Now let’s go to Message::ParseMessage
It reads two Int32 words i.e., the message_id and timestamp and checks if the recieved timestamp bounded by 5 seconds of the current timestamp. Otherwise it responds with an INVALID_TIMESTAMP ErrorMessage. I’ll discuss later how I got error constant names.
The generic parsing routine
So, the timestamp must be within 5 seconds.
Message also defines 7 lambdas that creates an instance each of the concrete message classes and encapsulates within a shared_ptr.
UnlockMessage::parse_message reads two Int64 words and stores them in its member variables.
Clearly, the first member variable must be non zero and the second member variable must equate to door_number. The _good branch continues at
which unlocks the door and creates an UnlockResponse. While the _bad branch, locks the door instead and returns an ACCESS_DENIED ErrorMessage.
Now we can represent Message as
It reads an Int32 which can be either 1 or 2. If the value read is 1, then it reads a boolean. If the value is 2, it reads a string. These are stored in member variables at offsets +8, +12, +16
If the member at offset +8 is 1 then DebugRequestMessage::handle_debug_message_ is called. If the value is not 1 and the lock is not debuggable, an ACCESS_DENIED Error is returned. Whereas if the value is 2, and the lock is debuggable, DebugRequestMessage::handle_readfile is called.
Thus the member at offset +8, denotes the debug_type
Yay ! This looks promising !
So, to execute handle_readfile_, we must have the lock’s DEBUG flag turned on. But the lock’s debug flag is initially 0.
If the member at offset +12 is 1, the routine turns on the door’s DEBUG flag if the door is unlocked. If the value at offset +12 is not 1, then the door’s debug flag is turned off.
The member at offset +12 denotes the flag for turning on lock’s debug flag.
handle_readfile_ reads 4K bytes from the file whose path is stored in the member variable at offset +16 and returns the contents.
- Send UnlockMessage to set the lock’s status to UNLOCKED
- Send DebugMessage of type 1 to set the lock’s DEBUG flag
- Send DebugMessage of type 2 to read any file !!
The ConnectionPool class uses non-blocking IO. It maintains a map whose keys are the client socket descriptors and values are instances of ConnectionHandler.
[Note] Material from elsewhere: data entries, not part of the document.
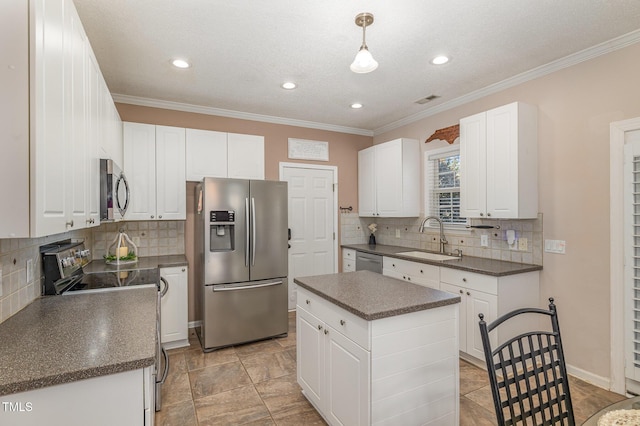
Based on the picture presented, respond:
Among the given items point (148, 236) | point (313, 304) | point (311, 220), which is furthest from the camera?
point (311, 220)

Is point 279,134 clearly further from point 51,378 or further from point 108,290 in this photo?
point 51,378

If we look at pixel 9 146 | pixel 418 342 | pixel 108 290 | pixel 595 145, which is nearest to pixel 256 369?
pixel 108 290

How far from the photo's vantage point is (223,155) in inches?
152

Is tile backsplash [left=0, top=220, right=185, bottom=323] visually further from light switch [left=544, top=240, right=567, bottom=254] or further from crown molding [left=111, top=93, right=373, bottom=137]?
light switch [left=544, top=240, right=567, bottom=254]

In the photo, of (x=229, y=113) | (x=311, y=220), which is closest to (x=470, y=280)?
(x=311, y=220)

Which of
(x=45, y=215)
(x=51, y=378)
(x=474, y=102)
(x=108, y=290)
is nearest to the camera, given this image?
(x=51, y=378)

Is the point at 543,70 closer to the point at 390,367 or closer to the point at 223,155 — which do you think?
the point at 390,367

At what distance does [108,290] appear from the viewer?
2.14m

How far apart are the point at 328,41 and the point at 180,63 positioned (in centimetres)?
130

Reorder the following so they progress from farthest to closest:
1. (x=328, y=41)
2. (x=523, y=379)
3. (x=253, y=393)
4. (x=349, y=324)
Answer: (x=253, y=393) < (x=328, y=41) < (x=349, y=324) < (x=523, y=379)

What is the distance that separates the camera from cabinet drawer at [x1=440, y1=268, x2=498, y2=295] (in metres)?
2.74

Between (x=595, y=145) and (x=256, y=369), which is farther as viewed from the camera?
(x=256, y=369)

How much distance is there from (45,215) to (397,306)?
1.59 metres

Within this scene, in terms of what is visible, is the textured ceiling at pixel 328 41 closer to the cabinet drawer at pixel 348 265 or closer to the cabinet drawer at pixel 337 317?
the cabinet drawer at pixel 337 317
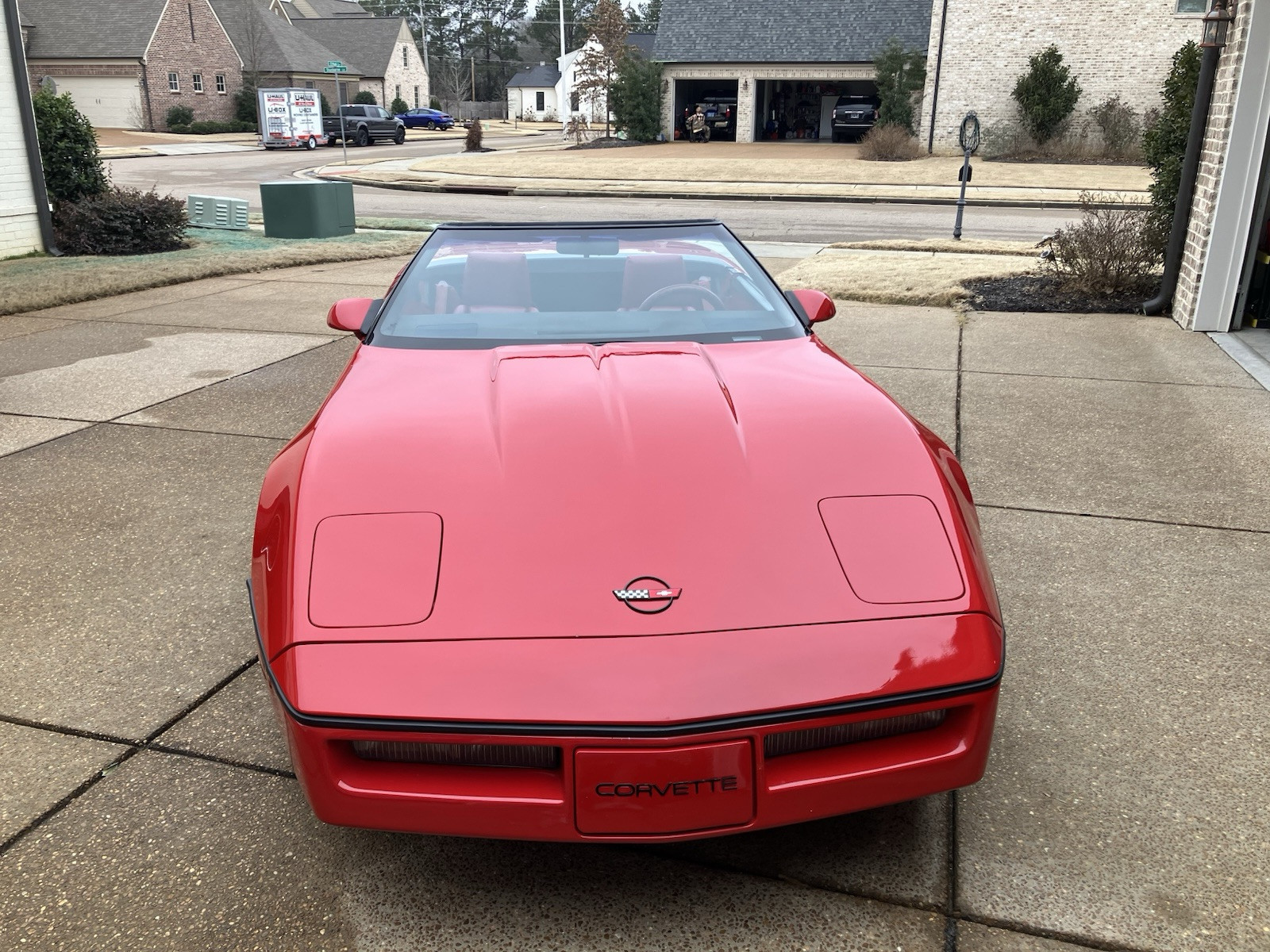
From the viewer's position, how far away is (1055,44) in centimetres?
3216

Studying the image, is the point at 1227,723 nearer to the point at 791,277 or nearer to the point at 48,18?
the point at 791,277

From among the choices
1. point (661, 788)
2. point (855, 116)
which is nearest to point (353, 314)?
point (661, 788)

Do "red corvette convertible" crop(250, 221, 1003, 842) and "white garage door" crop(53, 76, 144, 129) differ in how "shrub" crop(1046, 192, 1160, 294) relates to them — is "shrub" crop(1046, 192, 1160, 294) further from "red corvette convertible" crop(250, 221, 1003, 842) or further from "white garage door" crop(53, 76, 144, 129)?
"white garage door" crop(53, 76, 144, 129)

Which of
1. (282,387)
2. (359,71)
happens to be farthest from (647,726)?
(359,71)

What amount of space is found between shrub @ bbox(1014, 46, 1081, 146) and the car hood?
33.3 metres

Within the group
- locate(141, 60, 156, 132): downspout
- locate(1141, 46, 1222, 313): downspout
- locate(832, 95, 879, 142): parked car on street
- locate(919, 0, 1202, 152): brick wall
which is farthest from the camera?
locate(141, 60, 156, 132): downspout

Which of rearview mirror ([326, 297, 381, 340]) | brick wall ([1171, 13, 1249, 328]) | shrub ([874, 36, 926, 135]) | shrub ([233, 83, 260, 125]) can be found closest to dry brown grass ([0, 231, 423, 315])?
rearview mirror ([326, 297, 381, 340])

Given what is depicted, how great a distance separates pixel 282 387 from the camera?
6.48 meters

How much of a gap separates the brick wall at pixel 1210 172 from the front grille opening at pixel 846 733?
23.9 ft

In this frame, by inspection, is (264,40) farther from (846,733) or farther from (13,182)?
(846,733)

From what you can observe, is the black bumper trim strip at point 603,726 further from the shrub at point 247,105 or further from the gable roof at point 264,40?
the gable roof at point 264,40

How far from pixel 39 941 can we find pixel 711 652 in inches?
60.8

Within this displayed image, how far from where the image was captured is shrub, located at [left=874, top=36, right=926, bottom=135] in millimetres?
34781

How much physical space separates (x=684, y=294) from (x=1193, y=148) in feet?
21.8
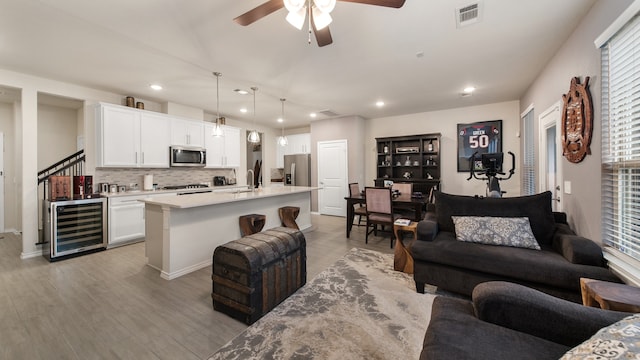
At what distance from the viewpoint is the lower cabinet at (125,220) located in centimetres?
381

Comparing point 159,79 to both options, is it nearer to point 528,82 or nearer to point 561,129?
point 561,129

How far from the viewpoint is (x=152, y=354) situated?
1.65 meters

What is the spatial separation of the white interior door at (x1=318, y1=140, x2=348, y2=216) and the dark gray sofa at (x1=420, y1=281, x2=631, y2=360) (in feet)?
16.7

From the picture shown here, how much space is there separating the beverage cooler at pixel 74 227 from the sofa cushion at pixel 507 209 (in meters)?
4.95

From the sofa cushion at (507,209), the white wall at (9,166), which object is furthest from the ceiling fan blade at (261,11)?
the white wall at (9,166)

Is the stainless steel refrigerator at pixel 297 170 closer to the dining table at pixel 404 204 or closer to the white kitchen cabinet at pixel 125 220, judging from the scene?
the dining table at pixel 404 204

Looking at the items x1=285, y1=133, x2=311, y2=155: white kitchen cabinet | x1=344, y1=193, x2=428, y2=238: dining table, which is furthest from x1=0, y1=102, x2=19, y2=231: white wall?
x1=344, y1=193, x2=428, y2=238: dining table

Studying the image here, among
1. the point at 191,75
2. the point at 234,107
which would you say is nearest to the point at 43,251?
the point at 191,75

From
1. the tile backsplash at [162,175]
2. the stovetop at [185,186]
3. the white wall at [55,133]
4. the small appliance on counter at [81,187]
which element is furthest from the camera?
the stovetop at [185,186]

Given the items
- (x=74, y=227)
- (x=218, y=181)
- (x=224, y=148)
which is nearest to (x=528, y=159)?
(x=224, y=148)

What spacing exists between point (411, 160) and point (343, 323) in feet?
16.1

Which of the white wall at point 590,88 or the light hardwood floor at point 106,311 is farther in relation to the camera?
the white wall at point 590,88

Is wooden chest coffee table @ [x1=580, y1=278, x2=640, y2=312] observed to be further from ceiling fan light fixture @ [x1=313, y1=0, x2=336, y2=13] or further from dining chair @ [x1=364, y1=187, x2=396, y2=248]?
dining chair @ [x1=364, y1=187, x2=396, y2=248]

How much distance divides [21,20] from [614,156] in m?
5.28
The do_read_ (do_write) methods read (write) a vector of bytes (from the socket) in the same format as Buffer reads (writes).
Here’s the vtable for ConnectionHandler
The members of ConnectionHandler are
Let’s visit ConnectionHandler::process_message_
The routine calls cryptr->decrypt() on buffer. If the decryption is successful, it proceeds to ParseMessage
If the message has been parsed successfully, the execute() method is invoked. If it succeeds, a positive response is returned by invoking serialize() followed by cryptr->encrypt()
Last but not the least, init
The second routine, sets up the maps as follows
main is also straightforward. It calls parse_flags to determine the default Crypter instance to be used. The default is AESCrypter. If -n is specified, PlainCrypter is used. The default port is 4848 which can be changed with -p option.
So, we have to write the encrypted Message prefixed by the size of the encrypted message to the server.